> _WHAT YOU ARE ASKED TO DO_
In the article on the economic crisis, write out the passage starting with "This anecdote cannot" and going on through "Russia in 1917.", swapping "masses" for "workers".

The Financial Times on 20 August quoted the Boston-based asset manager, James Montier (whose job it is to know these things) that, “The US stock market looks increasingly like the hapless Wile E. Coyote, running off the edge of a cliff in pursuit of the pesky Roadrunner but not yet realising the ground beneath his feet had run out some time ago.”
This anecdote cannot hide the fear and chill that the capitalist class has for the future. The coronavirus pandemic has increased the descent into to chaos of the world economy. What Marx foresaw everyone can see. Capitalism just lurches from one crisis to another. They are provoking both wars and revolutions. Wars take place when capitalist states try to shift the burden of a crisis to their rivals and upon the shoulders of their working class, as happened in the First and Second World Wars. Revolutions occur when it is the masses that say they will not pay and set about throwing out the old ruling class, as in Russia in 1917.
Furloughed workers face 80% pay cuts
If we look at Britain, we see a recession coming thick and fast. With the governments’ “furlough” scheme ending in October, many workers are fearful of what lies ahead. While the UK stops furlough in October Germany has just announced they will extend their plan a full two years. This reveals the contrast between the two economies.
In Britain, with its industry hollowed out after years of right-wing policies, the working class has been left with jobs such as working in call centres, retail and fast food which can just disappear. While in Germany an industrial base remains their capitalist class attacks the German working class with the steady erosion of their living standards, and conducts foreign interference in oppressed countries as in South Africa[i].
The end of furlough will mean employers trying to slash wages. The Financial Times on 25 August reported a strategist from JPMorgan Asset Management as saying furloughed workers will be told: “you can come back on 80 per cent of your pay, or we let you go”.
While the crisis intensifies, we hear the mouthpiece of the Tory Party, The Daily Telegraph calling for the return of Grammar schools as if a return to the class ridden 1950s is what the country needs.
From crisis to crisis
The bleak truth is that wages are now falling and job security is at an all time low (seven people chasing every job!) and a severe recession facing Britain.
Marx in Capital identified that the working class only creates value, but as by magic, the capitalist class claimed that it was all theirs. Marx went on to explain that capitalism tends to produce too much and therefore enters a regular pattern of booms and busts as it chases profit. We are now in the eye of the “bust”.
To illustrate the depth of the panic within financial circles, no one is sure what will happen next. The release of vast amounts of money by governments should in theory stoke up inflation, but the precarious state of the global capitalist system means that there could easily be a slump and instead of inflation we will see deflation.
No room for faith in capitalism
The Roadrunner observation points to the fact that despite capitalism being in extreme crisis, the stock markets, especially the US stock market indicator, the S&P 500, are at record highs. In explaining the reasons, it is pointed out that the highs are due to the tech stocks like Apple, which has just become the first $2 trillion company. But these values also reflect the dire alternatives that investors have to face. In addition to keeping the capitalist economies breathing governments like the US and Britain have created money by quantitative easing. This merely inflates the bubbles, which busts with even greater force. As we reported previously, many investors are looking at risker and riskier investments, which add to the certainty that, like Roadrunner, it will not end well.
The immediate result of all the money the US has pumped into the financial system is that the $ is at a two year low, but gold has risen to over $2,000 an ounce. Everything is now in the air. The price of gold along with other commodities could as quickly collapse as could the bond markets and stock exchanges.

Records from a data source:
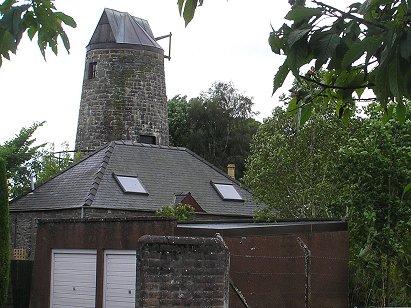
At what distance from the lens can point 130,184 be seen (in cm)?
3195

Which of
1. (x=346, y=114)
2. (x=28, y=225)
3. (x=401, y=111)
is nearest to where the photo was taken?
(x=401, y=111)

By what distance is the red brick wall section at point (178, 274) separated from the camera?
425 inches

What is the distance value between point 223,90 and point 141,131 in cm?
2075

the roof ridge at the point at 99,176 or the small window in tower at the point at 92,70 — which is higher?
the small window in tower at the point at 92,70

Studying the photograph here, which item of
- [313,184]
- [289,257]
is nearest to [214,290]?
[289,257]

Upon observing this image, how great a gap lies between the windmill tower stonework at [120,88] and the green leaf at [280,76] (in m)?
38.2

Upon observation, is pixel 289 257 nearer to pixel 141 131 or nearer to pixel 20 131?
pixel 141 131

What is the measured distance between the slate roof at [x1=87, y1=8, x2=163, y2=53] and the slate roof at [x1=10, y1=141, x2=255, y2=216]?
7.91 m

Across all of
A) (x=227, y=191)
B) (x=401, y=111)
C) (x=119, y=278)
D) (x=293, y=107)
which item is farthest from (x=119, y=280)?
(x=401, y=111)

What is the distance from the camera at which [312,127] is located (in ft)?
78.9

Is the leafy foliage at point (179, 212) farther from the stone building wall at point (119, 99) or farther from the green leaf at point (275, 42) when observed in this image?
the green leaf at point (275, 42)

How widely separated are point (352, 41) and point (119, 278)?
18.4m

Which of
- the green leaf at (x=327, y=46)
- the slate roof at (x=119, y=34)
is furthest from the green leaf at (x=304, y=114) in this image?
the slate roof at (x=119, y=34)

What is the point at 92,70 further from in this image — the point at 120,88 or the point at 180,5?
the point at 180,5
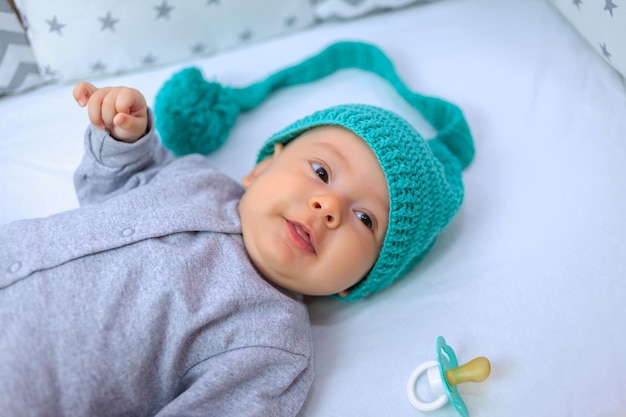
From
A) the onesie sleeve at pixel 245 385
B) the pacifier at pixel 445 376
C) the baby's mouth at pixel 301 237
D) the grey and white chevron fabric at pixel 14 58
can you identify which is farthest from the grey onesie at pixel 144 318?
the grey and white chevron fabric at pixel 14 58

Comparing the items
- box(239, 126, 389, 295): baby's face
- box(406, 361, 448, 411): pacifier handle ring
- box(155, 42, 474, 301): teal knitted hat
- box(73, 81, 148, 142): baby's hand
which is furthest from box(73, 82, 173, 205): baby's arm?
box(406, 361, 448, 411): pacifier handle ring

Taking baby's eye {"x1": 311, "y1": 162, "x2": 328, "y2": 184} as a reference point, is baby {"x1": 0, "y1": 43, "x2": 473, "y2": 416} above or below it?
below

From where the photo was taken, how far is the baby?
0.99 meters

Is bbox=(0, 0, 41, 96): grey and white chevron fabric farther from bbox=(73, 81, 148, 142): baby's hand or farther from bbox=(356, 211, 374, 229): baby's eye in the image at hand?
bbox=(356, 211, 374, 229): baby's eye

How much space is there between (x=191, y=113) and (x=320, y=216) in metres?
0.50

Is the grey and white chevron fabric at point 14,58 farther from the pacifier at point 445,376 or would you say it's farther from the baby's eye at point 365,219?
the pacifier at point 445,376

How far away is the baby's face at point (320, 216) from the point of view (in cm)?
110

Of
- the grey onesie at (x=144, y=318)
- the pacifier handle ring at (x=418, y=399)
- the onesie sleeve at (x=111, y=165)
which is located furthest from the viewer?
the onesie sleeve at (x=111, y=165)

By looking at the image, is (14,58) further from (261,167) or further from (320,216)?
(320,216)

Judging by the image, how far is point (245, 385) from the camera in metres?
1.07

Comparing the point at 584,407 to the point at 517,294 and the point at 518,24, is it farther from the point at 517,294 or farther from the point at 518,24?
the point at 518,24

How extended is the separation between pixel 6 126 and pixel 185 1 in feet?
1.81

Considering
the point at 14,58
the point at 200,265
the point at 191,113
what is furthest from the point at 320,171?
the point at 14,58

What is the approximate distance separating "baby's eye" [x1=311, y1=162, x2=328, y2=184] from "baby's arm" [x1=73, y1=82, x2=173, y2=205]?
37cm
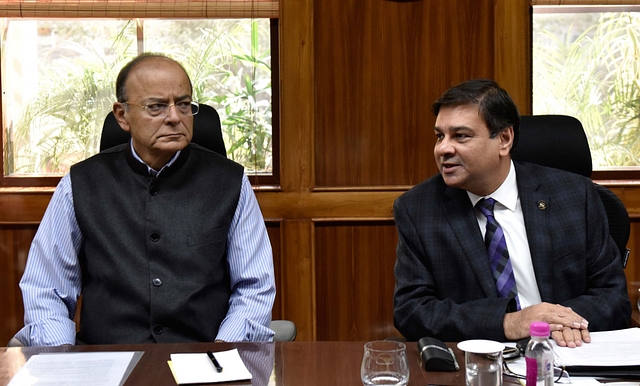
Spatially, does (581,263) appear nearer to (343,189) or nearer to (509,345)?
(509,345)

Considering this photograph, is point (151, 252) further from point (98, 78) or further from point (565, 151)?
point (98, 78)

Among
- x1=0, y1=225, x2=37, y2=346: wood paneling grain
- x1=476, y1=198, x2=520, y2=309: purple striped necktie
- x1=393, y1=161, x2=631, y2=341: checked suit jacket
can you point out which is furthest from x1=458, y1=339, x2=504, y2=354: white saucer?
x1=0, y1=225, x2=37, y2=346: wood paneling grain

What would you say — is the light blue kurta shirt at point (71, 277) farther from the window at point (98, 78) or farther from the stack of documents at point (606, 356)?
the window at point (98, 78)

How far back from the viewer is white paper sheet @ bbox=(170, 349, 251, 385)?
1540mm

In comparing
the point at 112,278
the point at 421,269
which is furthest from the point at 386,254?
the point at 112,278

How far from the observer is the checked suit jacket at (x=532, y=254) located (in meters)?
2.12

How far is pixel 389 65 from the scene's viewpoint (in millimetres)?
3594

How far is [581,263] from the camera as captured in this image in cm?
219

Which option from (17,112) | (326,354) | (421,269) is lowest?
(326,354)

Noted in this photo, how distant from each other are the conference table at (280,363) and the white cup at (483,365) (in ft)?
0.26

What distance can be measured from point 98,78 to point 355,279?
1.55 metres

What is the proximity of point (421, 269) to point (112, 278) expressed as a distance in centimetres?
88

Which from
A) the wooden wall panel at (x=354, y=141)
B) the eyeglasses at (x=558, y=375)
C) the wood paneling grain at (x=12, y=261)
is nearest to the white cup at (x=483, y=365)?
the eyeglasses at (x=558, y=375)

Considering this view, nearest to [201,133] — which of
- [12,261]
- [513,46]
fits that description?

> _OUTPUT OF THE TASK_
This anecdote cannot hide the fear and chill that the capitalist class has for the future. The coronavirus pandemic has increased the descent into to chaos of the world economy. What Marx foresaw everyone can see. Capitalism just lurches from one crisis to another. They are provoking both wars and revolutions. Wars take place when capitalist states try to shift the burden of a crisis to their rivals and upon the shoulders of their working class, as happened in the First and Second World Wars. Revolutions occur when it is the workers that say they will not pay and set about throwing out the old ruling class, as in Russia in 1917.